- Task:
Exactly the lines from the one containing "Of the group of" through the final line of the listing are to be retyped, and nothing more.

- Dataset records:
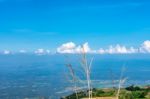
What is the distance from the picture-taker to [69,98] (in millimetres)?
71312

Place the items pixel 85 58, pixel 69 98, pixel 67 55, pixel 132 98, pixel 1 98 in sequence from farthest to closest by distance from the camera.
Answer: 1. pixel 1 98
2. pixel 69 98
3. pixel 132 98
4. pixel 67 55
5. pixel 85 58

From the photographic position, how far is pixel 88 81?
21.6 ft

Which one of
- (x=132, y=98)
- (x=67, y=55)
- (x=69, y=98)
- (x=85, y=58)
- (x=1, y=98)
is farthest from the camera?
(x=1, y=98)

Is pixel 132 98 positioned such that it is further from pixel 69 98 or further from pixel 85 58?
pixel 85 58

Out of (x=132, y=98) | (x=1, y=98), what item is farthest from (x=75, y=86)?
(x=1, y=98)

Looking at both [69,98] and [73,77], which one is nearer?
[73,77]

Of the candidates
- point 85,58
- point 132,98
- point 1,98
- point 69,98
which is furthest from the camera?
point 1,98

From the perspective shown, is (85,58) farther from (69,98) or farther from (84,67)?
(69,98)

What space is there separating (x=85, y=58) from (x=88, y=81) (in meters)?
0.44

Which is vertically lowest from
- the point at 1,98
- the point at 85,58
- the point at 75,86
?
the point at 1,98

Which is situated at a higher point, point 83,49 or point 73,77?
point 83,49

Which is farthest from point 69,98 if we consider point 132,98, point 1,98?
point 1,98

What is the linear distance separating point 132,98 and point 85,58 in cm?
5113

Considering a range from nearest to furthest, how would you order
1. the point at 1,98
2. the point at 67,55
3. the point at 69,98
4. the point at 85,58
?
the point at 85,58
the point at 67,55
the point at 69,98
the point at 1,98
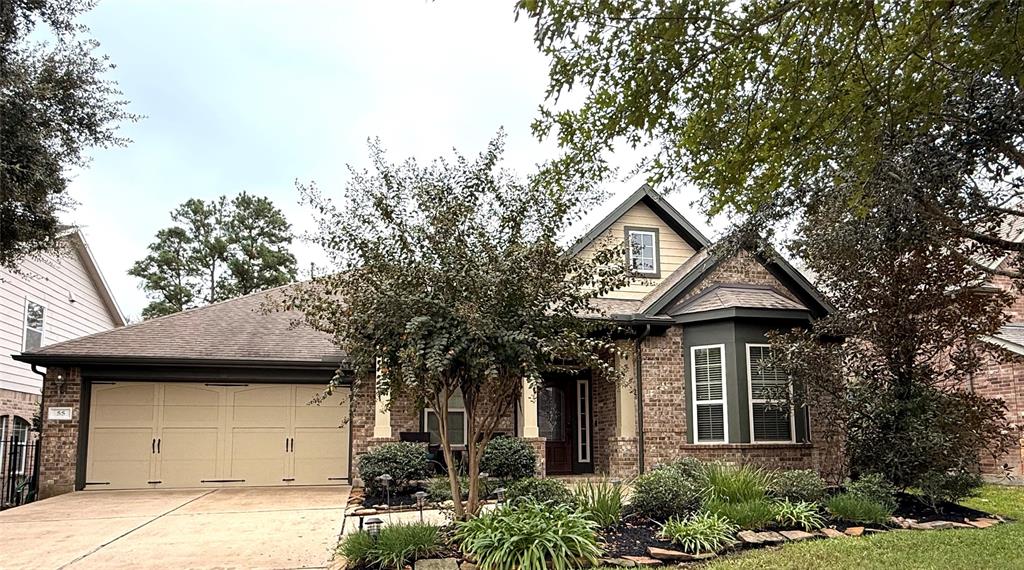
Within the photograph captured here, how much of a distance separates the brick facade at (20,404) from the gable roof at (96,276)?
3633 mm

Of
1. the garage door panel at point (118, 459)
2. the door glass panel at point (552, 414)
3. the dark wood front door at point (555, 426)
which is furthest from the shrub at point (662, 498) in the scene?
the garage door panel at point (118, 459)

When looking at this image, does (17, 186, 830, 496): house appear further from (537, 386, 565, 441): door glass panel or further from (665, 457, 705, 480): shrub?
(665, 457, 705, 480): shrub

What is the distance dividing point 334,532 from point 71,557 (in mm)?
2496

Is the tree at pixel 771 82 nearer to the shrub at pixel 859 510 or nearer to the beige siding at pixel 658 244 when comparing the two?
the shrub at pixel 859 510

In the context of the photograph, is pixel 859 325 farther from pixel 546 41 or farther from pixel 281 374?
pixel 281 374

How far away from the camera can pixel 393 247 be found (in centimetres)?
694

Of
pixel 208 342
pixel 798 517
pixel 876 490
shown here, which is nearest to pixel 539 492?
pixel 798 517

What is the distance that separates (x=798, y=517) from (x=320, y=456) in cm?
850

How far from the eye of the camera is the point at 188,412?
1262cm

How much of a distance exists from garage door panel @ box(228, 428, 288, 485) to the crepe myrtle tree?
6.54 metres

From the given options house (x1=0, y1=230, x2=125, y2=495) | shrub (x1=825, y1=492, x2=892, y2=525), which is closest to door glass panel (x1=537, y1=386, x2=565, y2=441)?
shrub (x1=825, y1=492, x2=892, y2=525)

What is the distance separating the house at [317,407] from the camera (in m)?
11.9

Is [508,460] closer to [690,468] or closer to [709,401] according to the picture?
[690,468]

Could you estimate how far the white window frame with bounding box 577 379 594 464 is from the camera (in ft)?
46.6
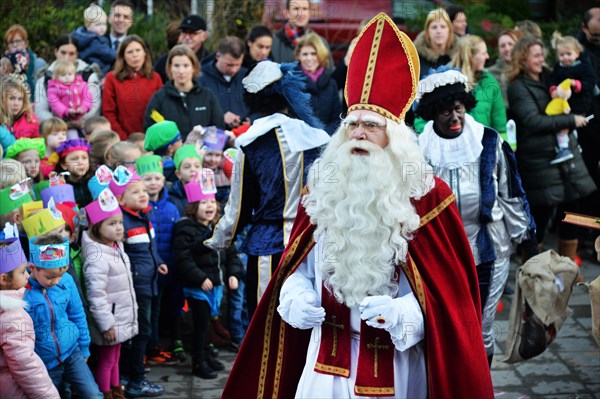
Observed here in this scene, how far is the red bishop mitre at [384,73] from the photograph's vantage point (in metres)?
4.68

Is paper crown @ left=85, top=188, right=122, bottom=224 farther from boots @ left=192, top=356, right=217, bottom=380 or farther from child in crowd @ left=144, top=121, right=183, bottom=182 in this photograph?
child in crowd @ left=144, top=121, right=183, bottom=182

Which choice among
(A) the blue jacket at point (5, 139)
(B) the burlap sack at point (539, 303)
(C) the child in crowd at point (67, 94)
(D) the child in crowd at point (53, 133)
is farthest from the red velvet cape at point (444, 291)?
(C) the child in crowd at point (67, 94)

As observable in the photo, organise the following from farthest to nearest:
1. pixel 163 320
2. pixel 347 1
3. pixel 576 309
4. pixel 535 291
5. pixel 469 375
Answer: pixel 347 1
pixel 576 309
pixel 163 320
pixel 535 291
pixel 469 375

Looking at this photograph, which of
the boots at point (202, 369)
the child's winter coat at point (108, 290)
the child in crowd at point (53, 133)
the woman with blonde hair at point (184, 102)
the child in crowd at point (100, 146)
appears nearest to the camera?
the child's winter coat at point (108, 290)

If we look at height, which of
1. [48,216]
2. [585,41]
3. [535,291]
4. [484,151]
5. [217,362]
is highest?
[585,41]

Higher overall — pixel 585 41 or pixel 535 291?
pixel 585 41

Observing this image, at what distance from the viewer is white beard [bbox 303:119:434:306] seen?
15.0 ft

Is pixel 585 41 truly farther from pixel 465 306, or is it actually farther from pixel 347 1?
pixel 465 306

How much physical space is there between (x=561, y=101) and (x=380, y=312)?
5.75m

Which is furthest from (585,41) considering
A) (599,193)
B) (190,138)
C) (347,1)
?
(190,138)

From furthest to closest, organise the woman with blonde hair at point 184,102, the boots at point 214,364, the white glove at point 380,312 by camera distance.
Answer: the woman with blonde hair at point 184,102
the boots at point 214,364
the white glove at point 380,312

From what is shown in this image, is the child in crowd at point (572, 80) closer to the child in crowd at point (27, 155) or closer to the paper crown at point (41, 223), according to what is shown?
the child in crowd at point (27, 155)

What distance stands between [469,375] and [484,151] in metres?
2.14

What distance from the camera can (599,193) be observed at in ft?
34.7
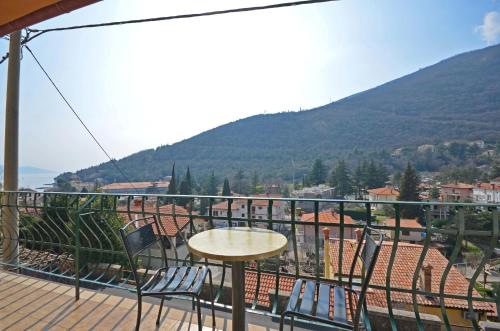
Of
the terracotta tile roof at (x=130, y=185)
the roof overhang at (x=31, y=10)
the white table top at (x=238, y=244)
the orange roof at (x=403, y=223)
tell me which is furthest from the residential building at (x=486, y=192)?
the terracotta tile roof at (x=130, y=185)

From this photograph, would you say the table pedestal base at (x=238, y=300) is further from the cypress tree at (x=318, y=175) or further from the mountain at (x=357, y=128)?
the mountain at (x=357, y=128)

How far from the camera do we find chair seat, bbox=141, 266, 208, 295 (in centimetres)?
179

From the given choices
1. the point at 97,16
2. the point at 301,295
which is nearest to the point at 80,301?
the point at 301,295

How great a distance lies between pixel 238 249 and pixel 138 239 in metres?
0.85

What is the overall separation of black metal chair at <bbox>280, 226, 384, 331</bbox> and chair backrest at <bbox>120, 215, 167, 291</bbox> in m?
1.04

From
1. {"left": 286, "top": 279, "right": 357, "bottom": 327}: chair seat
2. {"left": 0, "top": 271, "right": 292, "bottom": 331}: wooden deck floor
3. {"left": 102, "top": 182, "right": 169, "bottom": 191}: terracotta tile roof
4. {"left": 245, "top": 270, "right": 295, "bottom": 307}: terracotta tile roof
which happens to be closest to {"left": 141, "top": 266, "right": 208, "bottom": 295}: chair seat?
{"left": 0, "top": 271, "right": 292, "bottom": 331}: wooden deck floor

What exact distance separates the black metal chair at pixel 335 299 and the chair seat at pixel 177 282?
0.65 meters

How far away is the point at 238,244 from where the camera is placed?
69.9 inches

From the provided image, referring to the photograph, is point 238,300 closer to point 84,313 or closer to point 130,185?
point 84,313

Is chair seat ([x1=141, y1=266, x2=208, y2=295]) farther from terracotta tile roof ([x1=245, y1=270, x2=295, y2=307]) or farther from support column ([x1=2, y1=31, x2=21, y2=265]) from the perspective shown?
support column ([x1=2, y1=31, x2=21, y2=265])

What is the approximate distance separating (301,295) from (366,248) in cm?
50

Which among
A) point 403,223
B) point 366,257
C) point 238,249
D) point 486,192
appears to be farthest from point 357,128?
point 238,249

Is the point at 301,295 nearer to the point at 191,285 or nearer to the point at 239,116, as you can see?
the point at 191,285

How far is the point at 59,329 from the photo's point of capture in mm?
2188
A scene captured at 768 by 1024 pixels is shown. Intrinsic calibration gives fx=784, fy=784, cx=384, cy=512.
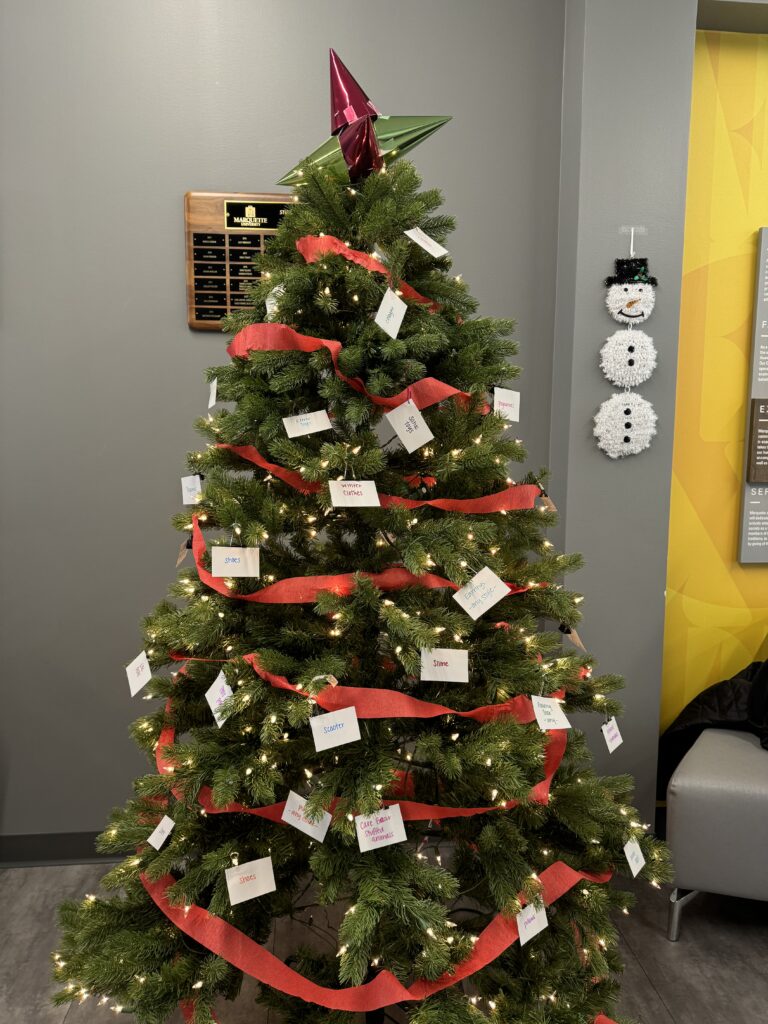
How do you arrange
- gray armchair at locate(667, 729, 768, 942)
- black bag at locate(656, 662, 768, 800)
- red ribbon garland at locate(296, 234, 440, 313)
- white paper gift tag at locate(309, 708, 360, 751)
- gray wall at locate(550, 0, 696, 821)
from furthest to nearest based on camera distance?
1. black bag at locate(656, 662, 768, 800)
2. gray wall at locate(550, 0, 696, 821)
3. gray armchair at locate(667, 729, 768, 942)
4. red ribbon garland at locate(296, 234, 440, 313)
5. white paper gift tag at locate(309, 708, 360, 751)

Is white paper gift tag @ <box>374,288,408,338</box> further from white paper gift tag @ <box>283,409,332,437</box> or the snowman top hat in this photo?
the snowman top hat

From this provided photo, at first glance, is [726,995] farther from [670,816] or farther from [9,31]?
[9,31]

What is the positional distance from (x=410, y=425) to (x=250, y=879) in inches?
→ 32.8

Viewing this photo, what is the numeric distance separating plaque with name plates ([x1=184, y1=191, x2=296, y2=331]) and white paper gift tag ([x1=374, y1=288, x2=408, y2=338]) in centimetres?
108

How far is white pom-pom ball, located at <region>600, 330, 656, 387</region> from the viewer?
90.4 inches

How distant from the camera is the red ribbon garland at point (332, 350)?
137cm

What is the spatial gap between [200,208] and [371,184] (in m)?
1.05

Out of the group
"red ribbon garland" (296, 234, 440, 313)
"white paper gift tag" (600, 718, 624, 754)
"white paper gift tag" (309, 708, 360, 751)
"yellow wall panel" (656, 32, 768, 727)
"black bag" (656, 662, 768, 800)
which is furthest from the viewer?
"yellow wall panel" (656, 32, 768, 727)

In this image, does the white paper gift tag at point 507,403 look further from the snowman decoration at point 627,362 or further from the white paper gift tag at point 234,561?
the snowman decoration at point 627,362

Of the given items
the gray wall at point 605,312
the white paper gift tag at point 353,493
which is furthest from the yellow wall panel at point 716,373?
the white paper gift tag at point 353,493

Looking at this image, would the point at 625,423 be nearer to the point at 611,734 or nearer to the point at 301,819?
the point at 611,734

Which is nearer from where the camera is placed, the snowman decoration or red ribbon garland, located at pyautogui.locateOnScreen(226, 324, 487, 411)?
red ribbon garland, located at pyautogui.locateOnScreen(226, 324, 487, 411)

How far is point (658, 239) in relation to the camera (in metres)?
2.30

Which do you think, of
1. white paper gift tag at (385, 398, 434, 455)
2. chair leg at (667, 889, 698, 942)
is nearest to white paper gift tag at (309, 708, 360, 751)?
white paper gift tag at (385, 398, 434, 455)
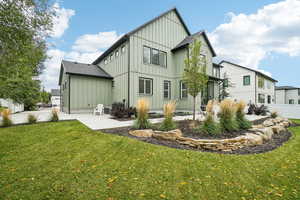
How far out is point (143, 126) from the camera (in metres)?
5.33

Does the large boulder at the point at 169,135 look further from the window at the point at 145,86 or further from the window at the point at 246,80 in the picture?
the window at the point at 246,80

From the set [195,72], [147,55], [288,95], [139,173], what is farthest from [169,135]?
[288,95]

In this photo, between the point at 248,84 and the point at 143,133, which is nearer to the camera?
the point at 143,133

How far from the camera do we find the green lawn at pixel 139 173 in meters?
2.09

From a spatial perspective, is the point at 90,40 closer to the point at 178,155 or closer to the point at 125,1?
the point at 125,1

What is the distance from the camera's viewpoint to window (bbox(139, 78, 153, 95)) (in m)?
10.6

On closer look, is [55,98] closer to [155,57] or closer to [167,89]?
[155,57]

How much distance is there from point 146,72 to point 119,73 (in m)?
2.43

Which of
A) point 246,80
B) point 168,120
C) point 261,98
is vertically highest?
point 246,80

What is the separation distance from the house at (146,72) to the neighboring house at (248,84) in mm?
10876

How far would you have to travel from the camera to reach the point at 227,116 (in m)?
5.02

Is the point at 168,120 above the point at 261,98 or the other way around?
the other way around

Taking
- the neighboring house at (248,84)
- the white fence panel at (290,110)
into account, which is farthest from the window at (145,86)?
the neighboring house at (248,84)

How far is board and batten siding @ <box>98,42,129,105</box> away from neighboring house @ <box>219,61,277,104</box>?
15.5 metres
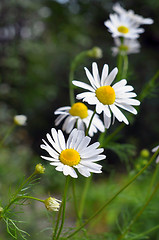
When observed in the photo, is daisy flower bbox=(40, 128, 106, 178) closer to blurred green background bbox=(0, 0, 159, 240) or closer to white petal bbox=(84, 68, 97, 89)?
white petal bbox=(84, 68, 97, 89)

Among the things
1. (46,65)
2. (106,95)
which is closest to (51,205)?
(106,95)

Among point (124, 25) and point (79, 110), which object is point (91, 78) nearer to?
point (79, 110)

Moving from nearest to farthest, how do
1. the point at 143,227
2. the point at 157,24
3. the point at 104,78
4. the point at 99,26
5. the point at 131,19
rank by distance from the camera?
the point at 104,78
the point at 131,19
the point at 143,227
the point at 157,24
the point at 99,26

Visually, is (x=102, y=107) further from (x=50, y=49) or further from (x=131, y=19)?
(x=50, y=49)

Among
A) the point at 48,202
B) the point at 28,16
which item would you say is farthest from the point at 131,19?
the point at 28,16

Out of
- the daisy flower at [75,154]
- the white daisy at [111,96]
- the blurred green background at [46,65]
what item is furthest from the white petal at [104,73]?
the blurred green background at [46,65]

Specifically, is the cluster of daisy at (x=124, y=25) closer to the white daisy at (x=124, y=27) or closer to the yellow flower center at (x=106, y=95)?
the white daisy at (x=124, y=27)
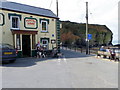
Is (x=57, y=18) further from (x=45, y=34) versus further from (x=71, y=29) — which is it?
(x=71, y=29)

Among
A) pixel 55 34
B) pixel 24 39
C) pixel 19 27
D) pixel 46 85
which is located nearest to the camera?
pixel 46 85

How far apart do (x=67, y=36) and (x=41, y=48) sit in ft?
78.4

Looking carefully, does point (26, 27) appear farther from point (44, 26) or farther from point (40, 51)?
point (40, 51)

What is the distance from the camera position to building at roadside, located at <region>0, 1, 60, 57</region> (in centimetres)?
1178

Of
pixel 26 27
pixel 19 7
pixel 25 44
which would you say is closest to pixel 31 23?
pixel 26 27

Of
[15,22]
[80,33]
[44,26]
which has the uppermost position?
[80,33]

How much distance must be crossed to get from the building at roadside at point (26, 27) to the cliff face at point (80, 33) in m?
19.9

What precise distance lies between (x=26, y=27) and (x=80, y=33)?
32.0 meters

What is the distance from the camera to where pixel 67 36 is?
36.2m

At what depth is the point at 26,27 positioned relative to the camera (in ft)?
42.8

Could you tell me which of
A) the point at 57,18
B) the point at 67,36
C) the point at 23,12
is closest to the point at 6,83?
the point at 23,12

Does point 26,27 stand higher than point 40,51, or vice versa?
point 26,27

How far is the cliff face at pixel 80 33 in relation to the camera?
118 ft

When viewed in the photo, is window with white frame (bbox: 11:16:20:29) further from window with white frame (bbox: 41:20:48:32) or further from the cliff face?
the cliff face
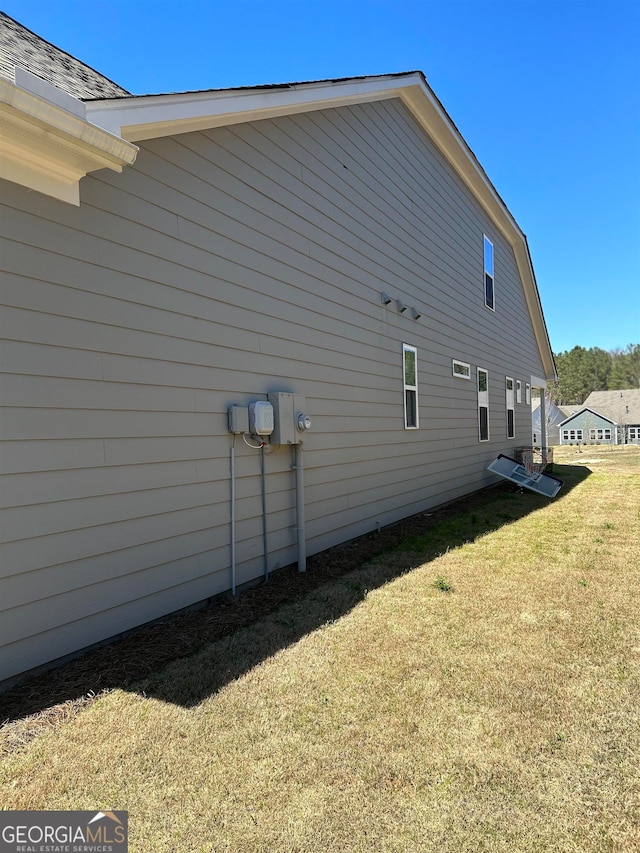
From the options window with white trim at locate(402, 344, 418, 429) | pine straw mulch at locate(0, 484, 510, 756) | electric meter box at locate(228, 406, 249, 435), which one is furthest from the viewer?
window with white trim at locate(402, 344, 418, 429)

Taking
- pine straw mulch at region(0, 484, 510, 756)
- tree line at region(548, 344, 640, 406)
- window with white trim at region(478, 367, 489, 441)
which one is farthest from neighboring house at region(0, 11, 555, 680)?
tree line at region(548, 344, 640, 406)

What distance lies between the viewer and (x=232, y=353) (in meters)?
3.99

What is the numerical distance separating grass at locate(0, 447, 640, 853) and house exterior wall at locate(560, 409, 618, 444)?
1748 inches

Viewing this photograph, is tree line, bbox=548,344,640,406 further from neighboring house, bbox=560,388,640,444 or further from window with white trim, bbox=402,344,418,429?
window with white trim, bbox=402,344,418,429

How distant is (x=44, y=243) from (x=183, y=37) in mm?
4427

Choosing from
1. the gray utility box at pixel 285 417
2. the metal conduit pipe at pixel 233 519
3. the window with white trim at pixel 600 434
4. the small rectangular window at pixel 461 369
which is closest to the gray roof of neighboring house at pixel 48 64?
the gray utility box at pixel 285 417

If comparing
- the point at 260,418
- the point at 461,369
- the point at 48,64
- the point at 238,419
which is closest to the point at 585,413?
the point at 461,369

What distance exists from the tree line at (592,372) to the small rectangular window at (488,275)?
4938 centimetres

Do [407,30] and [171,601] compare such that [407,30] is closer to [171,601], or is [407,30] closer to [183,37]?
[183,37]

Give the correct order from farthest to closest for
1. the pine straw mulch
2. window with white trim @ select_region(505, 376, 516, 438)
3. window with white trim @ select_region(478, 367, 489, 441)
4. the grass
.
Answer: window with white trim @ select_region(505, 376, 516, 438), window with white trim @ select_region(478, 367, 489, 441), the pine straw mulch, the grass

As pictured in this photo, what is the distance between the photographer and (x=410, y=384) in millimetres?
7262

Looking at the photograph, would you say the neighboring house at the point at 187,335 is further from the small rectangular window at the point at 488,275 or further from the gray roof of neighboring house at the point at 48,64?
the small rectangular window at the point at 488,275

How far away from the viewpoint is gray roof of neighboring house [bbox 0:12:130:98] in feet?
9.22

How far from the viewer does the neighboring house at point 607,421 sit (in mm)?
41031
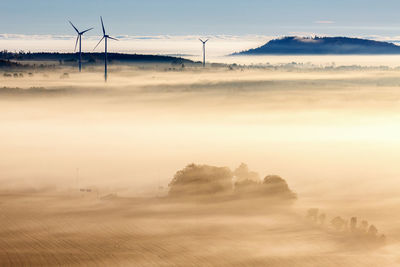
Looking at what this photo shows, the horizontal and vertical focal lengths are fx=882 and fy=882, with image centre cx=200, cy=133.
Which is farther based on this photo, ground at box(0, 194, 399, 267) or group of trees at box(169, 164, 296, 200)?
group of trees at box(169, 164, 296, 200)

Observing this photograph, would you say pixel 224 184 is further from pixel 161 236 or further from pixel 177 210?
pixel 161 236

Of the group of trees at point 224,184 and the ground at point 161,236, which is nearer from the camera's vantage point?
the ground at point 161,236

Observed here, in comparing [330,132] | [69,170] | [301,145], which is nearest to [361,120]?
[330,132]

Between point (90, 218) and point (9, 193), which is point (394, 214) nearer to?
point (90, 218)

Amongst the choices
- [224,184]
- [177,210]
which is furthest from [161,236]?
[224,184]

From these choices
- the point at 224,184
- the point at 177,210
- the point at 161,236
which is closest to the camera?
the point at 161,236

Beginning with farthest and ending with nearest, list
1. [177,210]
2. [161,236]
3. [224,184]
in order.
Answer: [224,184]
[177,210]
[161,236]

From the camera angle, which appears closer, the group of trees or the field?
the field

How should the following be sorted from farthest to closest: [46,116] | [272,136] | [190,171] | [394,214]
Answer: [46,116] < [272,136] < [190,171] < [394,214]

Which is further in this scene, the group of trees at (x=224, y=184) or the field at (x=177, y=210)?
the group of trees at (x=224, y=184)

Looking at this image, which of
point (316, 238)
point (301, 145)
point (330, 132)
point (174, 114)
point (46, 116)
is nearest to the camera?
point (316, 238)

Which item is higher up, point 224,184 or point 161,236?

- Response:
Of the group of trees at point 224,184 and the ground at point 161,236, which is nearer from the camera's vantage point?
the ground at point 161,236

Observed here, in comparing [330,132] | [69,170] | [301,145], which is nearest to [361,120]?
[330,132]

Between point (90, 218) and point (9, 193), which is point (394, 214) nearer to?
point (90, 218)

Amongst the choices
- [224,184]
- [177,210]
which is furthest from [161,236]?
[224,184]

From these choices
- the point at 224,184
- the point at 177,210
- the point at 161,236
which is closest to the camera?
the point at 161,236

Beginning with farthest and ending with nearest, list
1. [177,210]
2. [161,236]
3. [224,184]
in order.
Answer: [224,184]
[177,210]
[161,236]

From the camera angle, which appears closer, the group of trees or the field?
the field

How should the following be sorted from farthest to closest: [46,116] | [272,136] | [190,171] | [394,214]
Answer: [46,116] < [272,136] < [190,171] < [394,214]

Which is further in this scene, the group of trees at (x=224, y=184) or the field at (x=177, y=210)?
the group of trees at (x=224, y=184)

Looking at this image, which of
point (316, 238)
point (301, 145)
point (330, 132)
point (174, 114)
point (46, 116)
is nearest to the camera?
point (316, 238)

Which item is higher up, point 224,184 or point 161,236?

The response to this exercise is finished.